Objective

The aim is to provide a better visual understanding of the demographic structure of Singapore population by age cohort and by planning area .

1. Design and Data Challenges

1.1 Proposed Design Viz for Age Cohort -Population Pyramid

  • For the objective of a great visualization for age cohort, I decided on population pyramid because it is able to show the age distribution of the population, and also gender for 2019. So there was not much of a contention here.

1.2 Data Challenges for Population Pyramid

  • However, there were some data challenges to build the pyramid. I could not use the original long data format to build. I had to transform the original long data format into wide data format.

  • Using the dcast() function in the reshape2 package, I was able to do so. Example of wide data format:

Sex 0_to_4 5_to_9 10_to_14 15_to_19 20_to_24 25_to_29 30_to_34 35_to_39 40_to_44 45_to_49 50_to_54 55_to_59 60_to_64
Females 90850 97040 102550 108910 122480 145960 153460 158850 157120 160230 152750 153590 140770
Males 94730 101290 105830 113730 127040 142640 140360 142310 144130 151800 149360 153850 138490

1.3 Design Challenges for Planning Area Viz

For the next objective of planning area: I had a few design options of bar chart, bubble plot and ternary plot.

-Bar Chart

Using Bar Chart, while I could show Population Size across planning areas, I missed out on age composition within the planning area.

-Bubble Plot

Using bubble Plot allows a comparison of Old vs. Economically Active % across population sizes (via circle size) and planning areas (via colour). However, the young will be neglected here.

-Ternary Plot

I decided on Ternary Plot because it is the best among the three visualizations. It has all the benefits of the bubble plot and shows the demographic structure best among the three.

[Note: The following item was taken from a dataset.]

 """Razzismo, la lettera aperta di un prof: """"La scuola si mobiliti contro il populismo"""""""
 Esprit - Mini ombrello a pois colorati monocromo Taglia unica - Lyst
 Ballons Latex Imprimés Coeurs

1.4 Data Challenges for Ternary Plot

  • I encountered data challenges and I had to transform the data because I cannot build a ternary plot using the original data.

  • I transformed the columns of ages 0-19 as ‘YOUNG’, 20-64 as ‘ACTIVE’ and above 65 as ’OLD, and amalgamated planning areas into bigger geographical areas (North, North East etc.).

  • I also aggregated the rows of different housing types of the same area for greater clarity.

2. Step-by-step description on how the data visualization was prepared

2.1 Install and launching required R libraries:

  • tidyverse
  • reshape2
  • data.table
  • ggtern
  • plotly
packages <- c('tidyverse', 'reshape2', 'data.table','ggtern','plotly')
for(p in packages) {
  if (!require(p, character.only = T)) {
    install.packages(p)
  }
  library(p, character.only = T)
}

2.2 Import data and initial peek:

Data is obtained from: https://www.singstat.gov.sg/find-data/search-by-theme/population/geographic-distribution/latest-data , Singapore Residents by Planning AreaSubzone, Age Group, Sex and Type of Dwelling, June 2011-2019 CSV file; and only Year 2019 data is extracted as “2019.csv”.

#import  data
data <- read_csv("2019.csv")

#structure of imported data
str(data)
## tibble [98,192 x 6] (S3: spec_tbl_df/tbl_df/tbl/data.frame)
##  $ PA : chr [1:98192] "Ang Mo Kio" "Ang Mo Kio" "Ang Mo Kio" "Ang Mo Kio" ...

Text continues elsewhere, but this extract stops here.